In Gedanken ging er alles noch einmal durch. Versuchsaufbau und -ablauf waren ja genauso wie sonst auch. Protonen oder Ionen werden in der Tunnelröhre gegenläufig beschleunigt, bis sie es auf die stolze Anzahl von 11000 Umläufen je Sekunde brächten. Das entspricht ca. 98 % der Lichtgeschwindigkeit. An den Kreuzungspunkten lässt man sie miteinander kollidieren, in der Hoffnung, unter der Vielzahl der dabei entstehenden Teilchen würde sich dieses eine befinden, nach dem man so angestrengt suchte. Bislang wurden für diese Versuche Protonen, also Wasserstoffkerne, oder Blei-Ionen verwendet. Für heute hatte sich Ludemann etwas anderes überlegt: Protonen mit Leichtmetall-Ionen kollidieren lassen. In Kürze würde er wissen, ob diese Überlegungen korrekt waren.

»Sie kommen gerade richtig. Die Vorbeschleunigungsphase ist gleich abgeschlossen«, meldete sein Assistent Dr. Axeler, der erst seit Kurzem im Team war und noch nicht wissen konnte, dass Ludemann immer zum richtigen Zeitpunkt erschien. Das war schließlich sein Job.

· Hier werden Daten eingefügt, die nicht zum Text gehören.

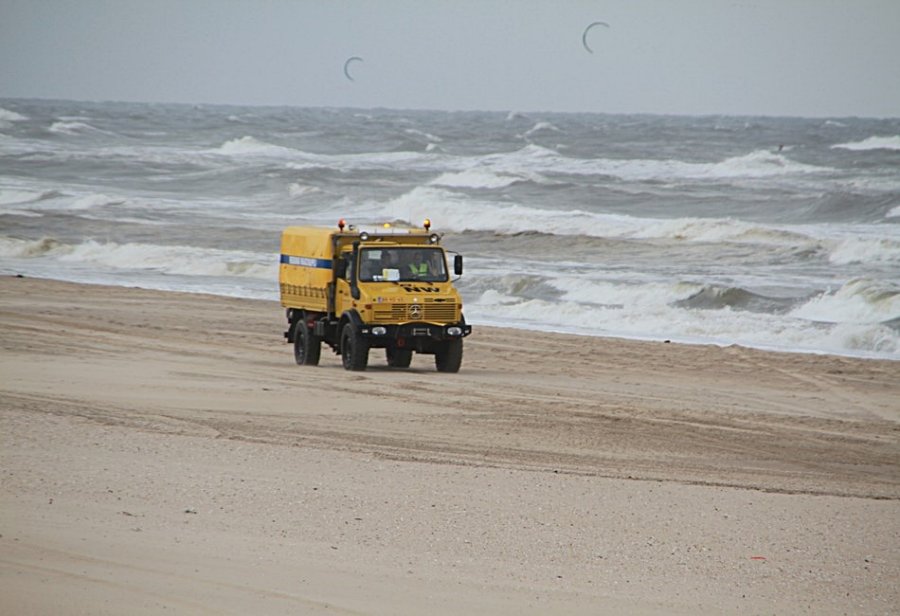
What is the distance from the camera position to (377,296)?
16609 millimetres

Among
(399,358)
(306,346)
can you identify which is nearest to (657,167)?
(399,358)

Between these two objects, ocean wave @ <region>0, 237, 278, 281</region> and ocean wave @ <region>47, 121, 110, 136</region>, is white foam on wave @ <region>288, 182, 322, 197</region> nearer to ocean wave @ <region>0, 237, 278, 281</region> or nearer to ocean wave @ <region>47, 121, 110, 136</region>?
ocean wave @ <region>0, 237, 278, 281</region>

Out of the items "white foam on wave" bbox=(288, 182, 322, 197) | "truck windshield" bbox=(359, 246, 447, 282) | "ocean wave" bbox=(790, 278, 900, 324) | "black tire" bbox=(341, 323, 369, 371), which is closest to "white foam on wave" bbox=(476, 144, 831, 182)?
"white foam on wave" bbox=(288, 182, 322, 197)

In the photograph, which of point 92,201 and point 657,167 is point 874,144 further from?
point 92,201

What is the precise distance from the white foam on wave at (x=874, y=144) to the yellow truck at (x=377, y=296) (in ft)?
247

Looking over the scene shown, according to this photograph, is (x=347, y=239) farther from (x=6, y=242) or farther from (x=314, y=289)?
(x=6, y=242)

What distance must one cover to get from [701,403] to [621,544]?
297 inches

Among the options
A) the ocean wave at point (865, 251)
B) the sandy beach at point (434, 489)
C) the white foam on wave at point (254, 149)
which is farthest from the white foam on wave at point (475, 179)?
the sandy beach at point (434, 489)

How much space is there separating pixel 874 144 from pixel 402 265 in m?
84.4

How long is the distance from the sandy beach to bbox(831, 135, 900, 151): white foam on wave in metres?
75.9

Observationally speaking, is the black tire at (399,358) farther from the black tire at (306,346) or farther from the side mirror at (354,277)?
the side mirror at (354,277)

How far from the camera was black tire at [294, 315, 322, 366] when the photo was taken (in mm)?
→ 17656

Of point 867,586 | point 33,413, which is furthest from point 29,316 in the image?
point 867,586

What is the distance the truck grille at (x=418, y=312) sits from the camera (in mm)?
16594
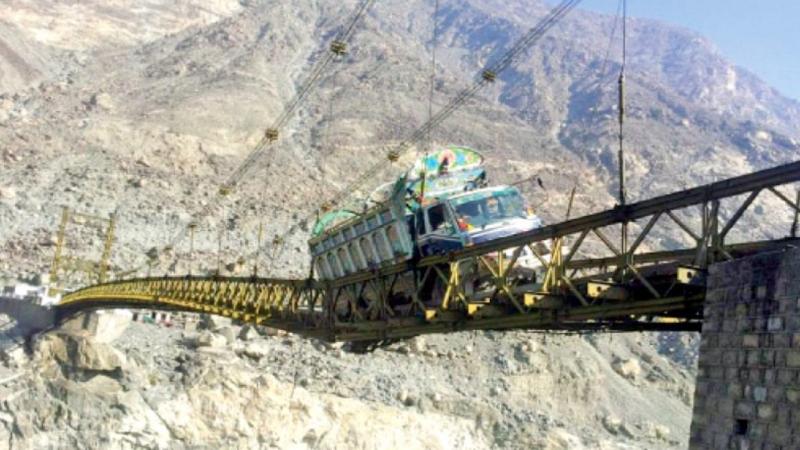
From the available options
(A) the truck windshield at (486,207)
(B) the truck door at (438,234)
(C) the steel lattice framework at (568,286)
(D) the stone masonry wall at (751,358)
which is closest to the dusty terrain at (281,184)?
(C) the steel lattice framework at (568,286)

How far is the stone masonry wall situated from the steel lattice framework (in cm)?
88

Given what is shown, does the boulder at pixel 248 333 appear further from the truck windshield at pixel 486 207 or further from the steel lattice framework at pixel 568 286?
the truck windshield at pixel 486 207

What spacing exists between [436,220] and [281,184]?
→ 5012 centimetres

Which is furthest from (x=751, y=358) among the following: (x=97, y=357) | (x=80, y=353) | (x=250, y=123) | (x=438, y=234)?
(x=250, y=123)

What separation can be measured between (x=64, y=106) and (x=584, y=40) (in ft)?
477

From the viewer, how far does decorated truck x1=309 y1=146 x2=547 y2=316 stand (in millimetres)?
14289

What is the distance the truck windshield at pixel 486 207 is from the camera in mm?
14461

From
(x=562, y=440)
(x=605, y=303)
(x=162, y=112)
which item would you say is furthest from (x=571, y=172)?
(x=605, y=303)

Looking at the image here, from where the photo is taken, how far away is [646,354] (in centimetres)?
4566

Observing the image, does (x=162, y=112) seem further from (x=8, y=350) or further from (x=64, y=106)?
(x=8, y=350)

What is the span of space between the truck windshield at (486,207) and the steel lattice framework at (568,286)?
115cm

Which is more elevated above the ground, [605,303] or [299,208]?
[299,208]

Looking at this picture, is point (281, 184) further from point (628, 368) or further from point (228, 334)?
point (628, 368)

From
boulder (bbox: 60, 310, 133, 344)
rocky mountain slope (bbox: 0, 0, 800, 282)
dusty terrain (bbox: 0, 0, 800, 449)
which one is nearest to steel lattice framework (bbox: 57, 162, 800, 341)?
dusty terrain (bbox: 0, 0, 800, 449)
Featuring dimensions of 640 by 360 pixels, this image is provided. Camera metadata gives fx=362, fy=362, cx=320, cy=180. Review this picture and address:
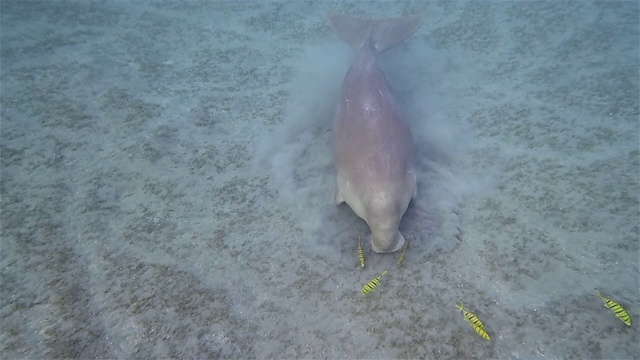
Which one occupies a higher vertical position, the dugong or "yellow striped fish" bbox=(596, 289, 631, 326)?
the dugong

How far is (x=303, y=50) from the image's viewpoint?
673 cm

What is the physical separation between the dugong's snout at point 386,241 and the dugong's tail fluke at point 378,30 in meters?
3.16

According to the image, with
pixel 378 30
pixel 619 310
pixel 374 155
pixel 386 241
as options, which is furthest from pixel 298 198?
pixel 378 30

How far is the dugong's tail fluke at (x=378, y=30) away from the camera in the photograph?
5492 millimetres

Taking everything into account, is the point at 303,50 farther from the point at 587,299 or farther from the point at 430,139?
the point at 587,299

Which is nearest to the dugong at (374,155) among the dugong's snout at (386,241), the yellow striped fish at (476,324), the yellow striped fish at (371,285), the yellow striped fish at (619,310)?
the dugong's snout at (386,241)

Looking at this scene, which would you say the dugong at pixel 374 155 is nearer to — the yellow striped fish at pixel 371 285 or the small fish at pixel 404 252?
the small fish at pixel 404 252

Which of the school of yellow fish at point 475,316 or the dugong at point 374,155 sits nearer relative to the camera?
the school of yellow fish at point 475,316

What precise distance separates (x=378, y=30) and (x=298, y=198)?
3.20m

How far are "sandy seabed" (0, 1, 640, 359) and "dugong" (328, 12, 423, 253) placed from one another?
0.31 metres

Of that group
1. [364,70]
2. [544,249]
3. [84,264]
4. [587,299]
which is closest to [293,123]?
[364,70]

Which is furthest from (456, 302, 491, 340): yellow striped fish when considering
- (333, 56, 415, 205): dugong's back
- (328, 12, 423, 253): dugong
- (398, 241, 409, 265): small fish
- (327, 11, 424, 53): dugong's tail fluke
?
(327, 11, 424, 53): dugong's tail fluke

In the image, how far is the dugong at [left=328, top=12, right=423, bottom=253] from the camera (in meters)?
3.30

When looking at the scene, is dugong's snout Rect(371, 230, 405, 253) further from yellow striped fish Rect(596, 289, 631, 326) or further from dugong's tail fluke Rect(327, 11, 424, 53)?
dugong's tail fluke Rect(327, 11, 424, 53)
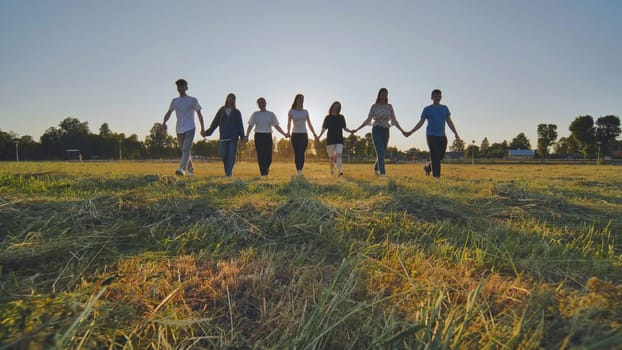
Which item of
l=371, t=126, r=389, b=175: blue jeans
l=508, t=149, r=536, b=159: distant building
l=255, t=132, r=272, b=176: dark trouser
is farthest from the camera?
l=508, t=149, r=536, b=159: distant building

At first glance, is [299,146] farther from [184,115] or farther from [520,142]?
[520,142]

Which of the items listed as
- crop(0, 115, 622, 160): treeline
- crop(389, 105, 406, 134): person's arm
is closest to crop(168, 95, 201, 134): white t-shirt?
crop(389, 105, 406, 134): person's arm

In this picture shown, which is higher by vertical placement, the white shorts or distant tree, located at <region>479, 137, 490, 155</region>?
distant tree, located at <region>479, 137, 490, 155</region>

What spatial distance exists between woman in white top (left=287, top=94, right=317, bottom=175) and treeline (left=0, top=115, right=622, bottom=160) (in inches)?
2678

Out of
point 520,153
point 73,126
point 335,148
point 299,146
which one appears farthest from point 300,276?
point 520,153

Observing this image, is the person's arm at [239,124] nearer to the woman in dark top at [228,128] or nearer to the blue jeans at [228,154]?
the woman in dark top at [228,128]

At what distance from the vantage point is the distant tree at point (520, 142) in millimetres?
114069

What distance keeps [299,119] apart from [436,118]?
350cm

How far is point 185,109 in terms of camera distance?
24.5ft

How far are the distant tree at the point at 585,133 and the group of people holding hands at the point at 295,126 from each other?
95678mm

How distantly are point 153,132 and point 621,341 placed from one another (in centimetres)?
10460

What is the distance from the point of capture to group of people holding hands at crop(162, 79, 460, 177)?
24.2 ft

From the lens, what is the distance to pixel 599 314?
31.8 inches

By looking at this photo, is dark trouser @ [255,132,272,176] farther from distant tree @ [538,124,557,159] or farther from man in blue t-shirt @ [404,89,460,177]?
distant tree @ [538,124,557,159]
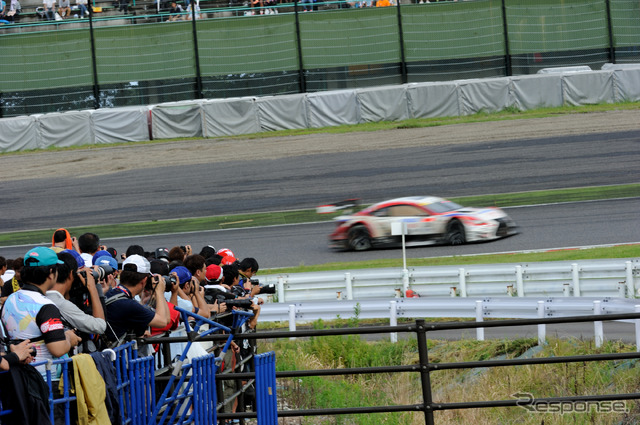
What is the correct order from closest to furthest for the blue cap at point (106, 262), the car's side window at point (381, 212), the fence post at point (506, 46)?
the blue cap at point (106, 262)
the car's side window at point (381, 212)
the fence post at point (506, 46)

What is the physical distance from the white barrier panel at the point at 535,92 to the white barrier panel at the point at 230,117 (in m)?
10.5

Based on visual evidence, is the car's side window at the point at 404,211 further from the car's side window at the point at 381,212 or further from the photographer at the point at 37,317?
the photographer at the point at 37,317

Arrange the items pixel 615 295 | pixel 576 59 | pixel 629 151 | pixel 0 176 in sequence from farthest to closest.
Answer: pixel 576 59 < pixel 0 176 < pixel 629 151 < pixel 615 295

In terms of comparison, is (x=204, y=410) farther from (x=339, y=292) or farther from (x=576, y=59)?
(x=576, y=59)

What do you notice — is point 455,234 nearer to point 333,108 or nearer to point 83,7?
point 333,108

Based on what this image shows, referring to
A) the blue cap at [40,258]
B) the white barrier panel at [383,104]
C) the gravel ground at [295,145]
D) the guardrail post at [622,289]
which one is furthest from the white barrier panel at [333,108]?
the blue cap at [40,258]

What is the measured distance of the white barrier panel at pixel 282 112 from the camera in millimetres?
35750

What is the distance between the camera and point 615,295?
611 inches

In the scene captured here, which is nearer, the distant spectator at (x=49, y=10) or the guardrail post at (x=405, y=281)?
the guardrail post at (x=405, y=281)

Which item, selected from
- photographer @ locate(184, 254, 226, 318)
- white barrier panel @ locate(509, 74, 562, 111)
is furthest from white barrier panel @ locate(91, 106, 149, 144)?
photographer @ locate(184, 254, 226, 318)

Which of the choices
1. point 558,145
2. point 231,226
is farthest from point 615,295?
point 558,145

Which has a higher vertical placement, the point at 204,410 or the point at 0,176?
the point at 0,176

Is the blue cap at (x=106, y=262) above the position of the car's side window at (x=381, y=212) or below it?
above

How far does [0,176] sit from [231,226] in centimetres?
1165
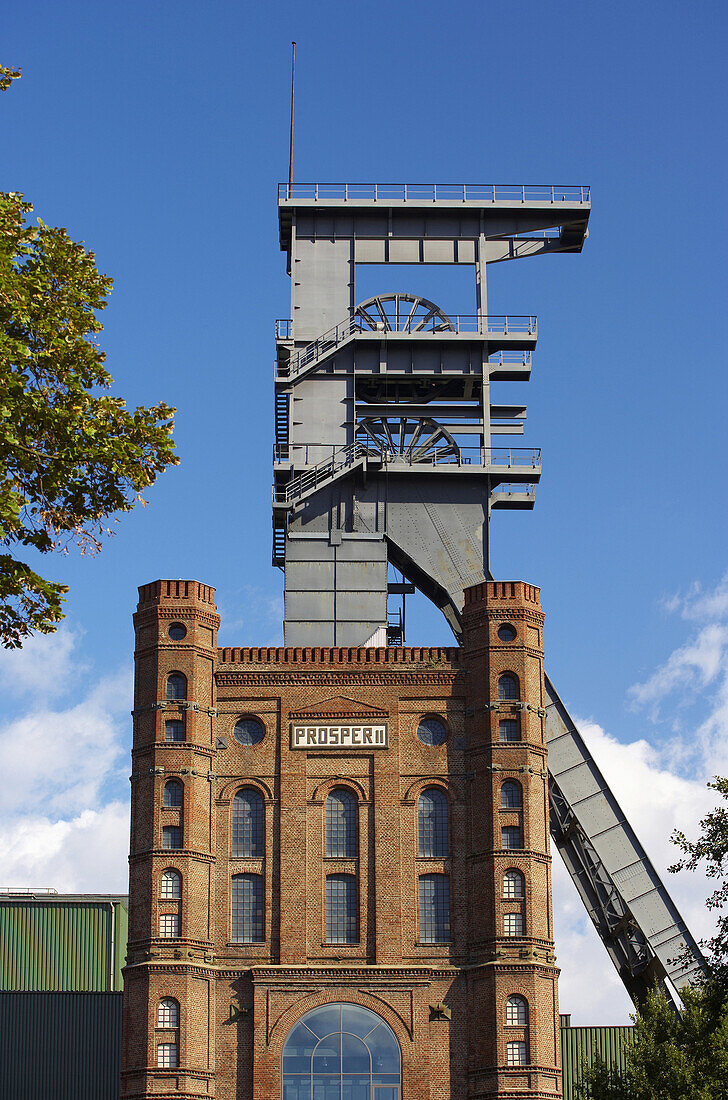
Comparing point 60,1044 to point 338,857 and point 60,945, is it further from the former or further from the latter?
point 338,857

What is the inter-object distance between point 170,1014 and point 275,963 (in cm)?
405

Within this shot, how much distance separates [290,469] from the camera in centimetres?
6888

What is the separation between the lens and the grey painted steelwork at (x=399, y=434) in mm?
65688

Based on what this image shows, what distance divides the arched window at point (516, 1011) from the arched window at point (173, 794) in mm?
13216

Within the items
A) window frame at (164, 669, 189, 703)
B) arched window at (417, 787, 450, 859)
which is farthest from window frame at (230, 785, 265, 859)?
arched window at (417, 787, 450, 859)

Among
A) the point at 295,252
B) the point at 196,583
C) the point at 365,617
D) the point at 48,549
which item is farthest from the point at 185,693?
the point at 48,549

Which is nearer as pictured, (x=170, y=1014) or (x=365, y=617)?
(x=170, y=1014)

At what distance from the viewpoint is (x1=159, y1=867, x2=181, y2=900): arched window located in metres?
59.8

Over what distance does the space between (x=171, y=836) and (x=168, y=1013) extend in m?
6.00

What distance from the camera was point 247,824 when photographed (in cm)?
6197

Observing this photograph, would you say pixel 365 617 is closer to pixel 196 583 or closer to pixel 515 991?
pixel 196 583

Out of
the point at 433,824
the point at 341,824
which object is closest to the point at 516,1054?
the point at 433,824

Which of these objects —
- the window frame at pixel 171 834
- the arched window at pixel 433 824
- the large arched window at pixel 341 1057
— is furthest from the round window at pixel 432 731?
the large arched window at pixel 341 1057

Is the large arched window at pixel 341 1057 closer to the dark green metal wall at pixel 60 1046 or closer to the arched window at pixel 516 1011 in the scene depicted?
the arched window at pixel 516 1011
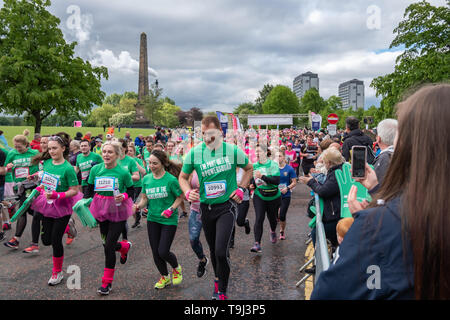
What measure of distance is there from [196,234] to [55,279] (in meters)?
2.10

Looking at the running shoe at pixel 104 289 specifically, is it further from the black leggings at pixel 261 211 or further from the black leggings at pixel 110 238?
the black leggings at pixel 261 211

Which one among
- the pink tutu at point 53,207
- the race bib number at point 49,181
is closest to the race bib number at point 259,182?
the pink tutu at point 53,207

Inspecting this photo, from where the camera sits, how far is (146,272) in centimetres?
531

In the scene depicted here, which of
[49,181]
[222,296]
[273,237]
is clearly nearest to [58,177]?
[49,181]

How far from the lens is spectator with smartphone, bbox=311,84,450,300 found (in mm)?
1029

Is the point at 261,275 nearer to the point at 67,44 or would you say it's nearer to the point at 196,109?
the point at 67,44

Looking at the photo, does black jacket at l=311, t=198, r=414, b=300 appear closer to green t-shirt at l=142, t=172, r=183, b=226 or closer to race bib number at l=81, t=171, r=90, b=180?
green t-shirt at l=142, t=172, r=183, b=226

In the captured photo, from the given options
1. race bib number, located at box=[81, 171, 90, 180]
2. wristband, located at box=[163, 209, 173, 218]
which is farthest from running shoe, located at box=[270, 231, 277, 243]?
race bib number, located at box=[81, 171, 90, 180]

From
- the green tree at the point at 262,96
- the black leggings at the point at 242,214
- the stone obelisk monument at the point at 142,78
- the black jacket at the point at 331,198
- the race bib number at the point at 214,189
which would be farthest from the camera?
the green tree at the point at 262,96

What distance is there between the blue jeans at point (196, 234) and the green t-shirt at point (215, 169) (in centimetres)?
106

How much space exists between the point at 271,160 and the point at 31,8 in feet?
75.1

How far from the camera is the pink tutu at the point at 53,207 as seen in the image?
5.04 metres
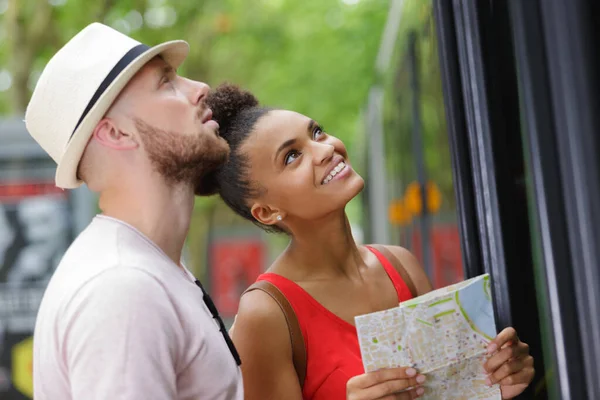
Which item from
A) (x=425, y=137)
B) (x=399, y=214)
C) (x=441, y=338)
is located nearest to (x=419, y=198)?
(x=425, y=137)

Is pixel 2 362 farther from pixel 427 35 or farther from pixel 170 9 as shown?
pixel 170 9

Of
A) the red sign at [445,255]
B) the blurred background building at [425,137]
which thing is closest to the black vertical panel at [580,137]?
the blurred background building at [425,137]

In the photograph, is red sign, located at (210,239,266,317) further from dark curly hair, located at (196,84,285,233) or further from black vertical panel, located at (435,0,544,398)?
black vertical panel, located at (435,0,544,398)

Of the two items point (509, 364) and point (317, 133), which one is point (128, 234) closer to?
point (317, 133)

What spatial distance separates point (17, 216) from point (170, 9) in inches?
235

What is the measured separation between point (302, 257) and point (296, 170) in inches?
9.6

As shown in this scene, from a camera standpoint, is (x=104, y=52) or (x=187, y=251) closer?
(x=104, y=52)

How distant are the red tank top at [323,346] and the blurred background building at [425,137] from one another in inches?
14.2

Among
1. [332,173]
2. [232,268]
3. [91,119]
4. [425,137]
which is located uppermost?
[91,119]

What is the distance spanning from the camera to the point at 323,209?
200 centimetres

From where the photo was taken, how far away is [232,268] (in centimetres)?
1550

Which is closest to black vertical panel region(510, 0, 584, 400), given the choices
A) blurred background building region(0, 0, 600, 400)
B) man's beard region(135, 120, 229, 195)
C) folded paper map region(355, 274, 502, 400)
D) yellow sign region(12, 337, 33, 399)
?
blurred background building region(0, 0, 600, 400)

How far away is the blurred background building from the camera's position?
1.10 meters

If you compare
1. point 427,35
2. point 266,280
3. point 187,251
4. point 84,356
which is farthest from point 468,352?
point 187,251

»Gut, dann lassen Sie uns loslegen.«

Ludemann setzte sich an sein Terminal, die Kommandozentrale, mittels derer er dem Monstrum seinen Willen aufzwingen konnte. Er überprüfte den Status der Anlage, dann startete er das Experiment.

 

Major Otschaka hatte als Erster die Gefahr erkannt. Korrekterweise muss man zugestehen, es waren die visionären Wissenschaftler gewesen, die deren potenzielles Eintreten schon vor langer Zeit vorausgesagt hatten. Aus diesem Grund war er jetzt genau an diesem Ort, wo Dienst tun zu dürfen er immer erträumt hatte. Bis gerade eben.

Otschaka war Offizier der Raumflotte des Planeten Titan und befehligte das Schiff »Nexis«. Im Moment war er damit auf Patrouille im Raumsektor Teti-5. Auftrag: Überwachung außerplanetarischer Aktivitäten. Normalerweise war das eine Routineaufgabe, unzählige Male ohne Vorkommnisse absolviert. Dieses Mal sollte es anders sein.

Als die Detektoren das Energiefeld erfasst hatten, war es bereits zu spät. Das Objekt näherte sich mit einer Geschwindigkeit, die jede Gegenmaßnahme zur Wirkungslosigkeit verdammt hätte, wäre die Handlungsfähigkeit nicht ohnehin in Paralyse aufgegangen. Zwar befand es sich nicht auf direktem Kollisionskurs mit der »Nexis«, mit hoher Sicherheit aber eines der Milliarden von Bröseln, in die es den Planeten – der letzten Berechnung des Bordcomputers zufolge – in exakt 1,43 Tisec zerlegen würde. Und denen gäbe es kein Entrinnen; die Kollisionsenergie würde die Bruchstücke auf das mindestens Hundertfache der Geschwindigkeit beschleunigen, für die die »Nexis« konstruiert worden war. Insofern stellte sich bezüglich des Entkommens aus dieser Gefahr nicht einmal die Frage »Wie?«, geschweige denn »Wohin?«.

Eigentlich wäre es in dieser Situation Otschakas Aufgabe gewesen, eine Alarmmeldung an das Flottenhauptquartier abzusetzen, aber er war sich nicht einmal sicher, ob die überhaupt auf Titan eintreffen würde, solange dieser noch aus einem Stück bestand. Geholfen hätte es sowieso nichts. Das war Schicksal. Eine gewaltige Explosion war das Letzte, das Otschaka sah, und wahrscheinlich war er der Letzte, der sie sah.

 

Die Bruchstücke des Titan-Ions schlugen auf Ludemanns Teilchendetektor auf und setzten Messungen in Gang, die Gigabytes an wissenschaftlichen Daten erzeugten. Otschakas Welt hatte im selben Augenblick aufgehört zu existieren und strafte die beharrlichen Beteuerungen des Professors Lügen. Jener war bezüglich der katastrophalen Folgen seines letzten Maus-Klicks unwissend, anderenfalls hätte das Experiment wohl aufgrund schwerwiegender wissenschaftsethischer Bedenken gestoppt werden müssen.

Hoffen wir wenigstens, dass uns Ludemanns Forschung weiterbringt, das Universum zu verstehen. Hoffen wir, damit den Gefahren begegnen zu können, die irgendwo da draußen auf uns warten, vielleicht schon den Weg zu uns angetreten haben. Und hoffen wir, sie mögen sich an die Regeln der uns bekannten Physik halten.